Maybe you would discourage it to keep traffic flowing, and I can see how the
people writing the software want to make their own lives easier, but as their
software gets better it might not be so necessary.

(Cynically, changing pedestrian norms to make the driving task more difficult
could also make life better not just for pedestrians but for a company with a
technology head-start like Waymo. And it might make driving yourself around
more annoying too, which could be good for them.)

------
chrismcb
The problem with this is that jaywalkers aren't the only things that could be
in the road. There are animals, things falling it of other vehicles,
construction debris and so on... Yeah it would be cool if people didn't walk
in front of a car. It would be even cooler if the car could not hit things.
Like that is the whole point of self driving cars, to drive better than humans
can.

------
helthanatos
[http://moralmachine.mit.edu](http://moralmachine.mit.edu) The general law is
that people always have the right of way unless it's unavoidable. It's
important that self driving cars do their best to not kill people and follow
the law. Though, I don't think all these 'kinks' will be out for another 10
years.

------
jmpman
The last person who jaywalked in front of me was 9 years old. I doubt society
is going to accept autonomous cars taking out elementary students on their way
to school.

------
rhinoceraptor
Why don't we just make walking illegal already since that's what these people
want?

------
google_censors
This prompted me to look up US pedestrian deaths.
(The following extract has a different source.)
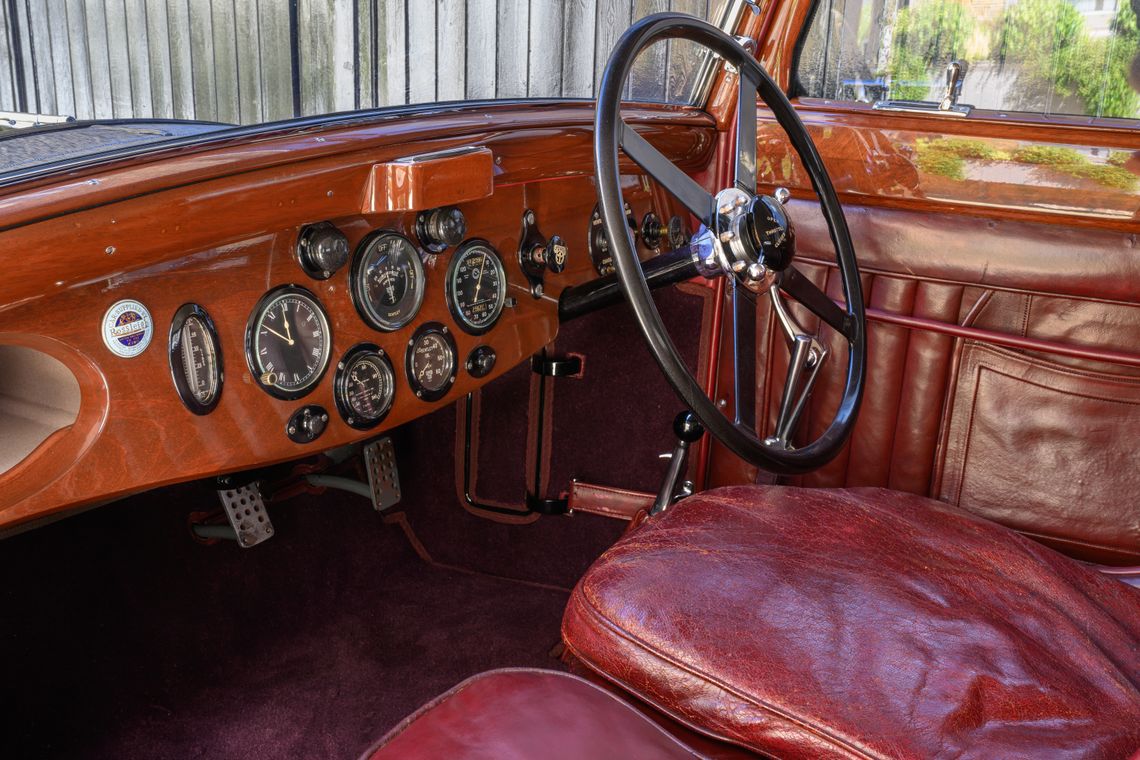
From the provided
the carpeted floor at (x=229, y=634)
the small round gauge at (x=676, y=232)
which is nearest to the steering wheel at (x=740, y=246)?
the small round gauge at (x=676, y=232)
Some interesting numbers:

"According to the GHSA report, 74 percent of pedestrian fatalities happen at
night, and 72 percent of those killed were not crossing at intersections."

"The GHSA report indicated that 15 percent of pedestrians killed each year are
hit by a drunk driver, while 34 percent of pedestrians killed are legally
drunk themselves."

I'd say we should put in more crosswalks and add lights and reflectors, but
I've almost been hit twice by cellphone-distracted drivers in one like that in
my neighborhood.

[https://www.npr.org/2017/03/30/522085503/2016-saw-a-
record-i...](https://www.npr.org/2017/03/30/522085503/2016-saw-a-record-
increase-in-pedestrian-deaths)